ロシアによるウクライナ侵攻後、囚人兵を含め、のべ5万人の兵士を戦場へ送り込んできたとされるロシアの民間軍事会社「ワグネル」。

 

 その創始者が、昨年8月に飛行機墜落事故で死亡したエフゲニー・プリゴジン氏だ。

 プリゴジン氏は、長年にわたりプーチン大統領の“汚れ仕事”を担当。

 

 しかし、ウクライナ戦争で世論から英雄視されたこともあり、軍トップのショイグ国防相(当時)らに対し「弾薬はどこだ!お前らが高級オフィスで太るために兵士らは死んでいく」と激しく罵倒。結果、両者の間にできた溝は深まるばかりだった。

 

 そして1年前の6月23日に勃発したのが、ワグネルの部隊が南部の都市ロストフを掌握するという電撃クーデター「プリゴジンの乱」だったというわけである。

 

 外報部記者の話。

「プーチン氏としては、いとも簡単にロストフ入りさられたことに加え、クーデターを仲裁したのが子分のような存在で『プーチンの犬』とも揶揄されるベラルーシのルカシェンコ大統領だったことで、国内外におけるメンツが丸潰れになってしまった。そのため、このクーデターを境にプリゴジン氏の暗殺を企てていたと見られています」

 ただ、反乱から数日後、プーチン氏はプリゴジン氏と裏取引し、今後ワグネルの活動をアフリカに集中させロシアに資源を確保することで政権を支えれば、反乱は不問にするとの合意を取ったとされる。

 

 とはいえ、むろんそれは表向きの話。プーチン氏としては、いずれプリゴジン氏の首は取るが、ワグネルが長年西アフリカなどの治安活動の見返りで得てきた金や銅などの採掘権は手放したくない。

 

 そこでワグネル幹部を抱き込み、国防軍に取り込むことでワグネルそのものを掌握しようと考えた。

 

 しかし「プリゴジンあってのワグネル」という兵士も少なくなく、結果として多くの兵士が離脱。一時はアフリカからの全面撤退説も流れ、ワグネルの事実上解体も囁かれていた。
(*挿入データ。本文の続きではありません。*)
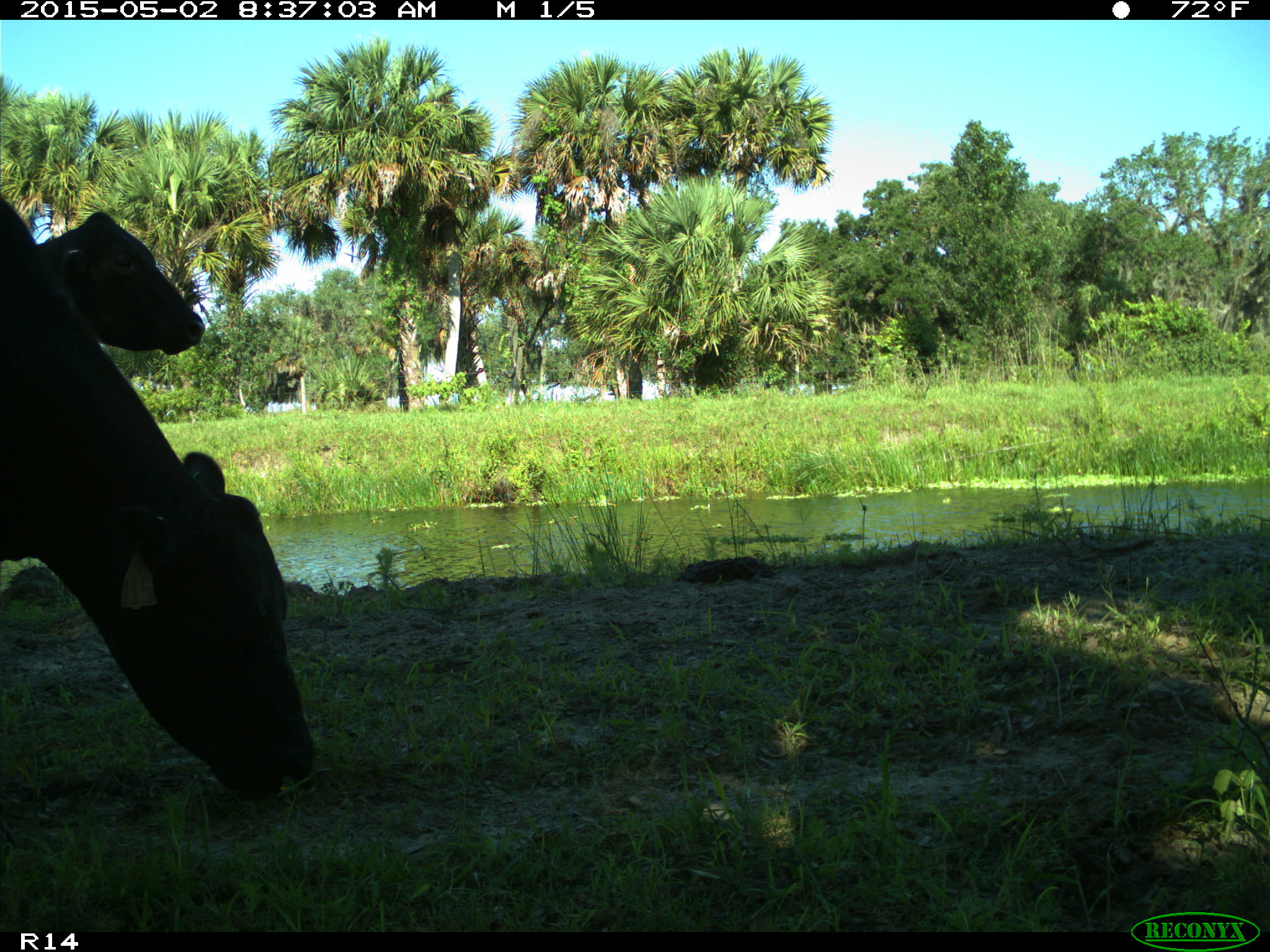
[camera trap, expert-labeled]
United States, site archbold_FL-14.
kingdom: Animalia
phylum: Chordata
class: Mammalia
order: Artiodactyla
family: Bovidae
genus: Bos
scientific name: Bos taurus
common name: domestic cow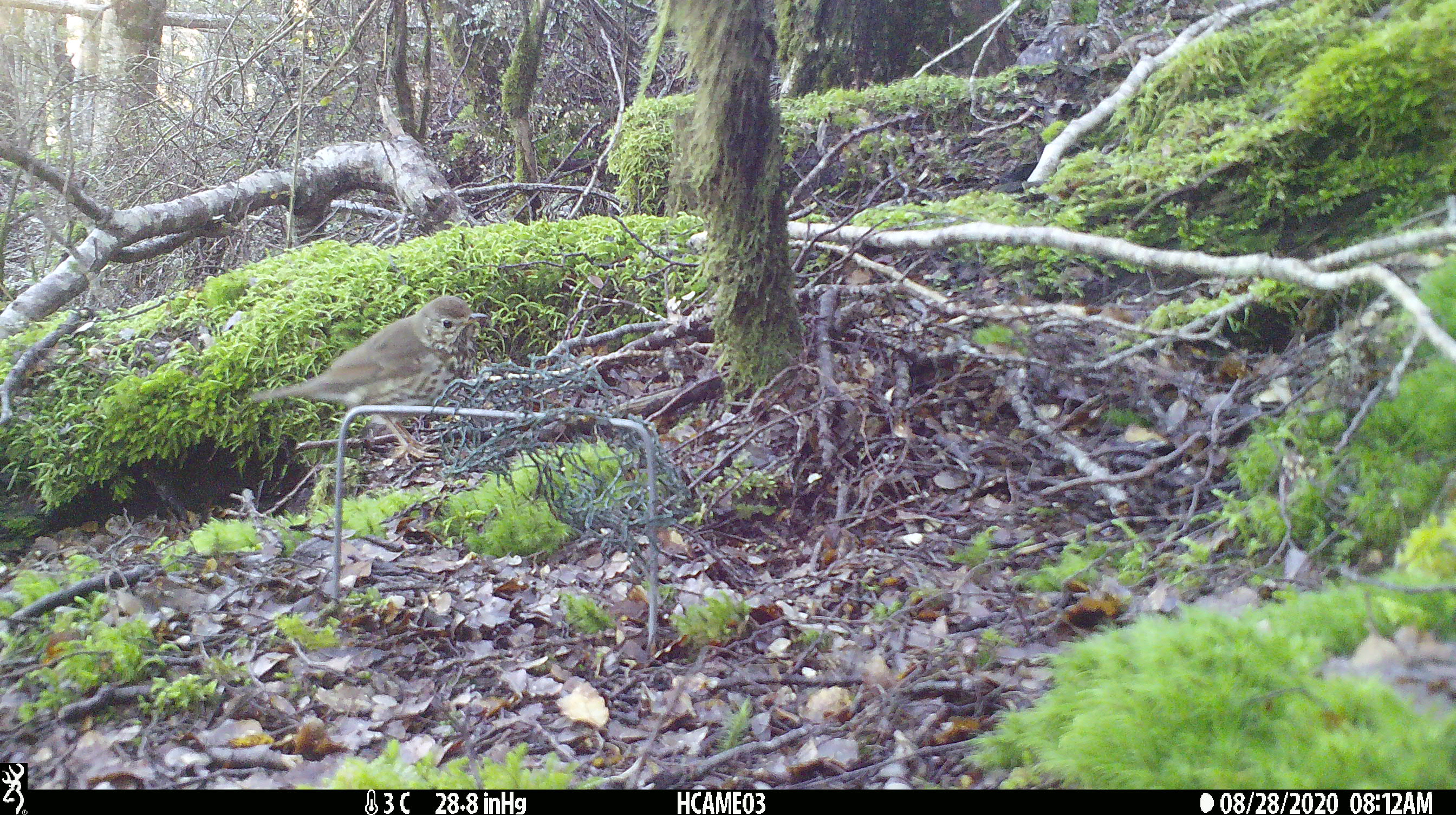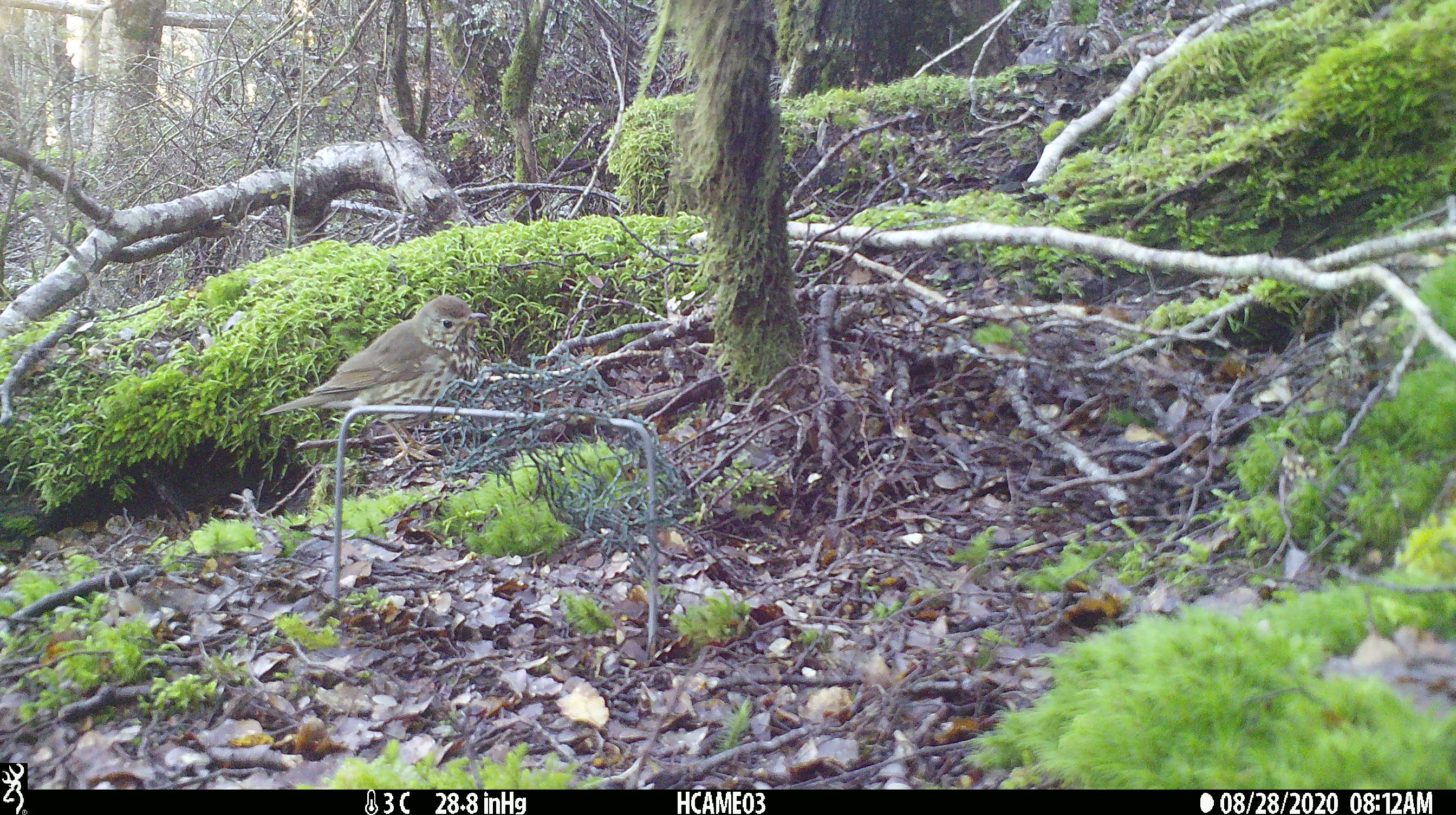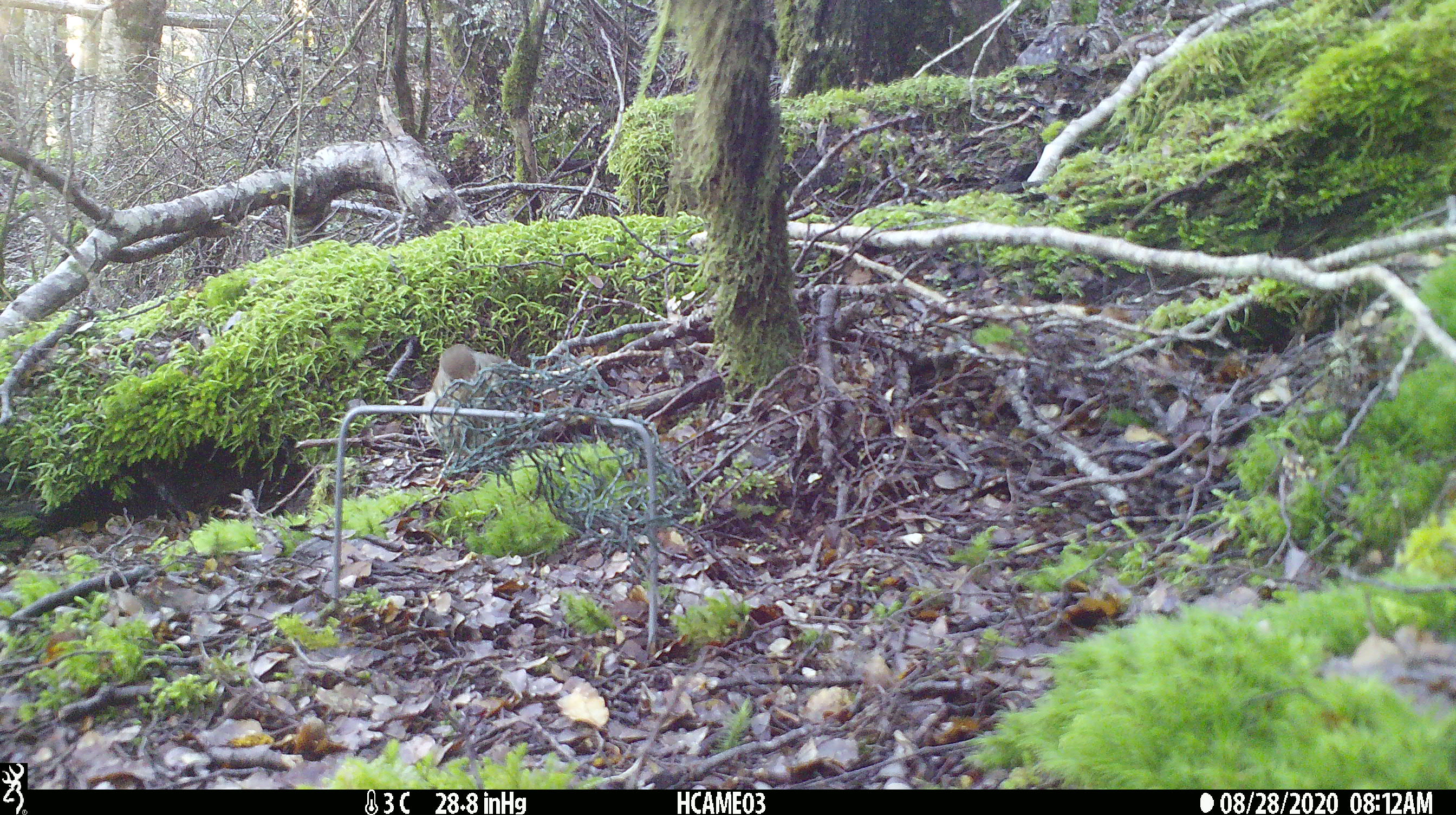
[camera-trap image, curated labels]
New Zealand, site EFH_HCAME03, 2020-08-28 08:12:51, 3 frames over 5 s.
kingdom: Animalia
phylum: Chordata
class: Aves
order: Passeriformes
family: Turdidae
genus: Turdus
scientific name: Turdus philomelos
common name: song thrush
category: thrush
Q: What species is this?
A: Thrush (song thrush) (Turdus philomelos).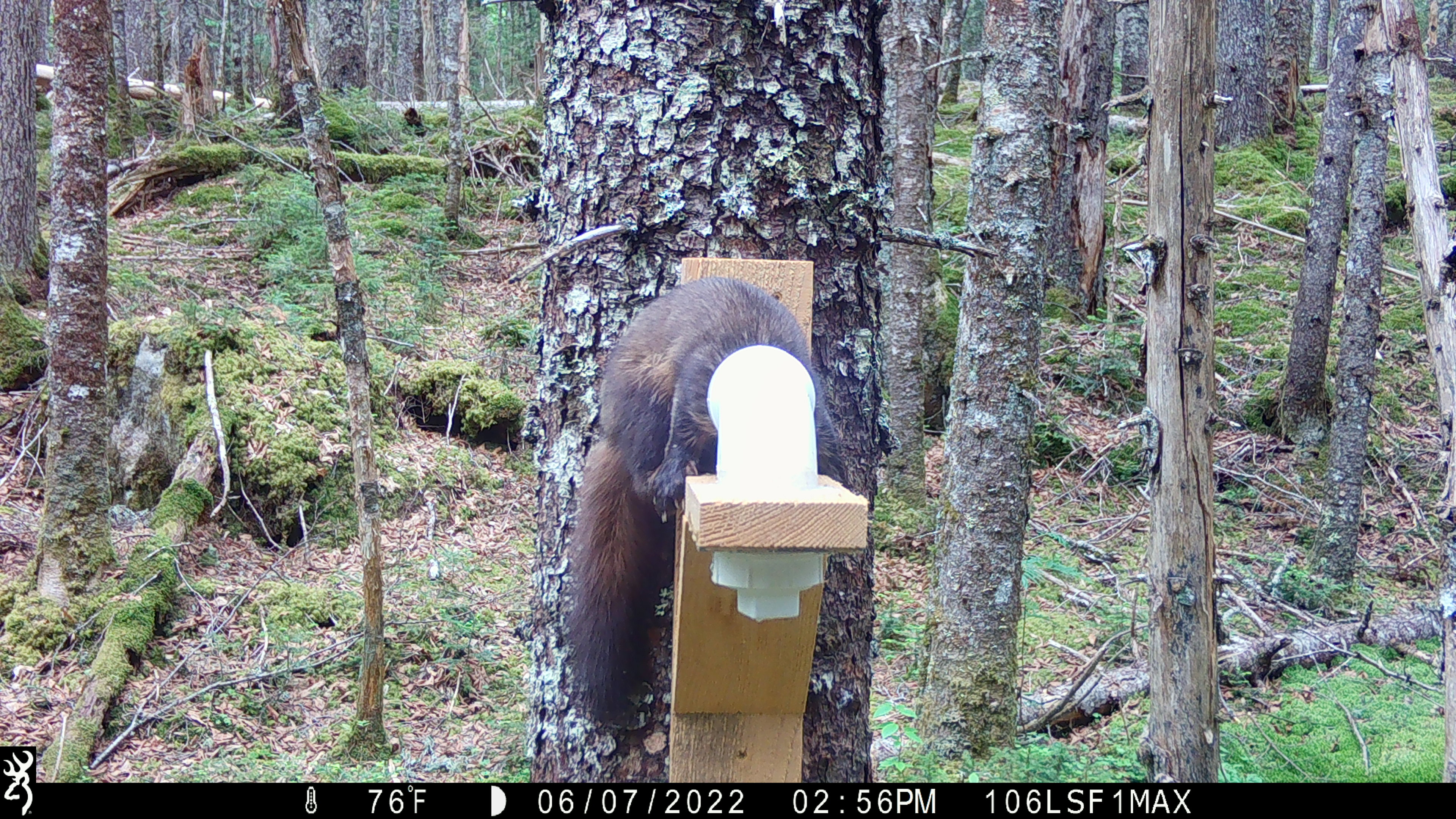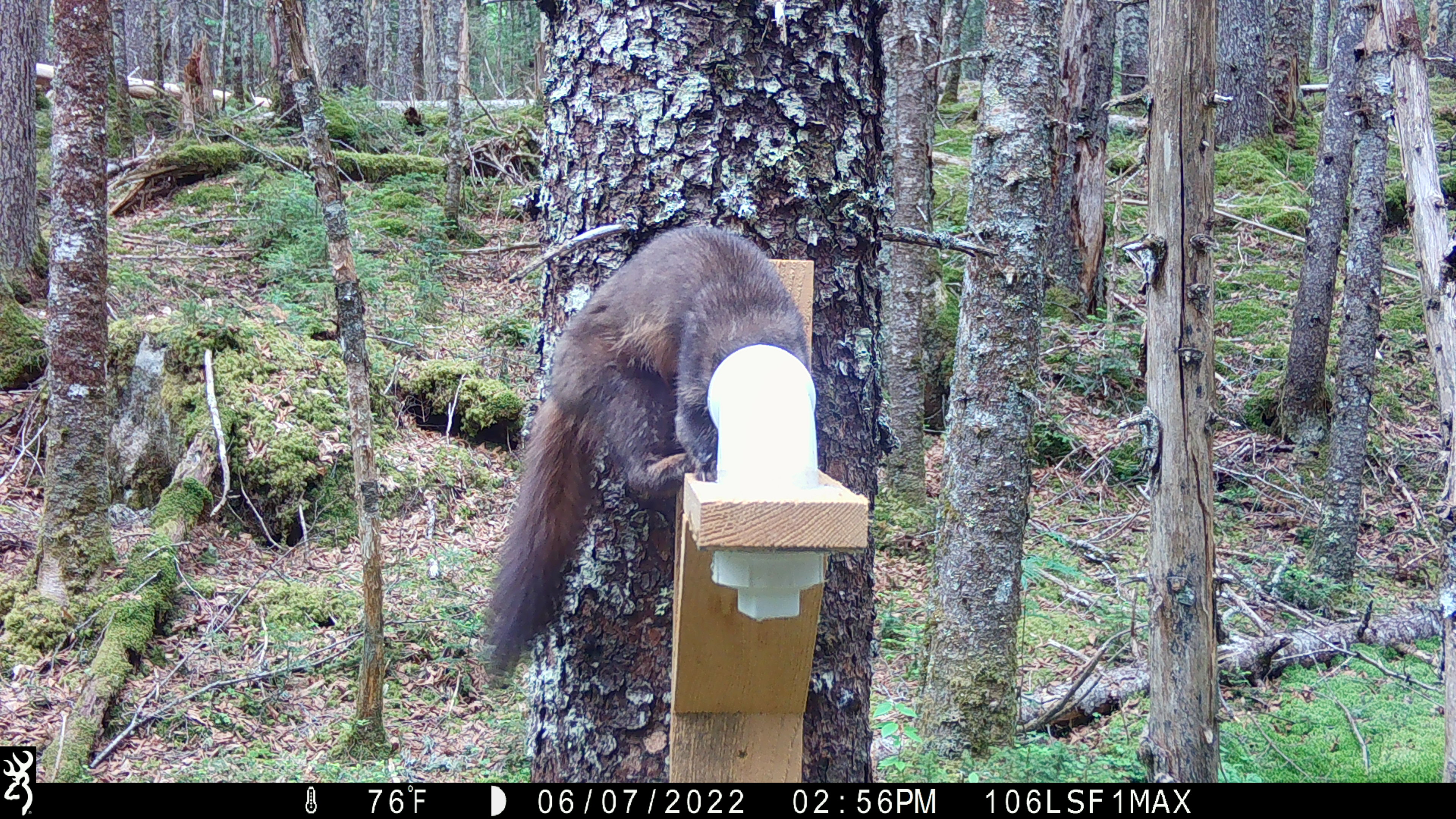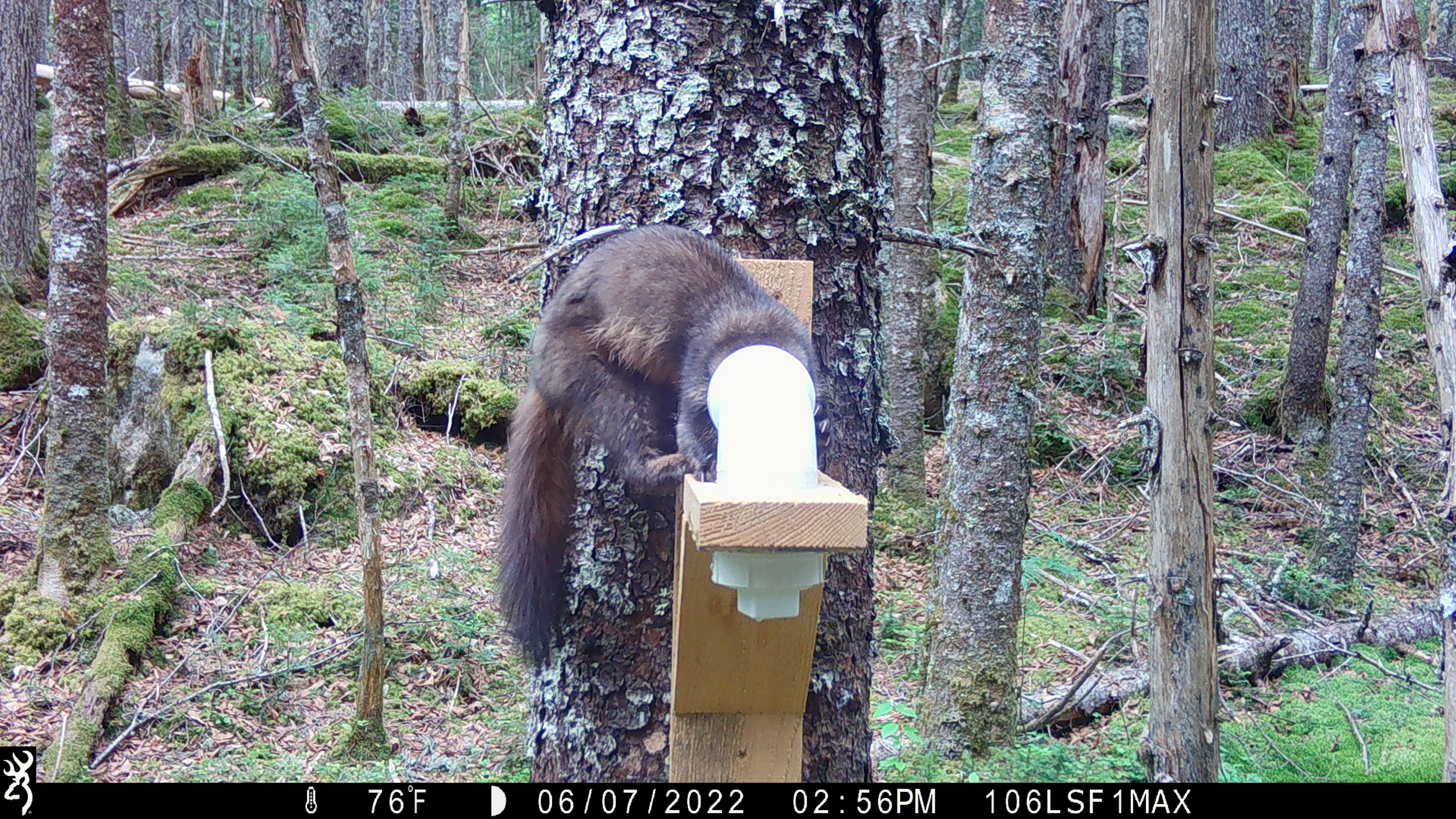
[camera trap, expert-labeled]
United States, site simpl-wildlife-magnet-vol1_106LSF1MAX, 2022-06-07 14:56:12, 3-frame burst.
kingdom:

「現在、アフリカでワグネルの活動の中心を担っているのが、プリゴジン氏の息子パヴェル氏だとされますが、どの程度、権限を与えられているのかは疑問です。ただプーチン氏としては、プリゴジン氏の息子をトップとして据えておくことで配下の反乱を抑制し、組織運営を保つことができる。同時に息子を国防軍傘下置き甘い汁を吸わせておけば、ワグネルを裏で自由に操ることができるわけです」(同)

 英情報当局によれば、現在ワグネルの残党は、アフリカで活動する兵士のほか、一部は国家警備隊の管理下に入り、一部はチェチェンでプーチン氏の右腕とされるラムザン・カディロフ氏率いるアクマット部隊と合流して前線に立っているという。

「『プリゴジンの乱』以降、囚人兵の前線派兵は国防省がそのまま引き継いだ形になり現在も行われていますが、それでも兵士不足の問題は解消されていない。22日配信のロシア紙『コメルサント』(電子版)によれば、政府は受刑者に加え、起訴前の容疑者や公判中の被告の採用も始めたと報じています。そんな状況の中、戦闘経験豊富なワグネル兵士は引く手あまたでしょうから、今後も形を変えウクライナ最前線へ駆り出されていくことになるでしょう」(同)

 ウクライナ戦争で引き続き多くの血が流されることには変わりがない。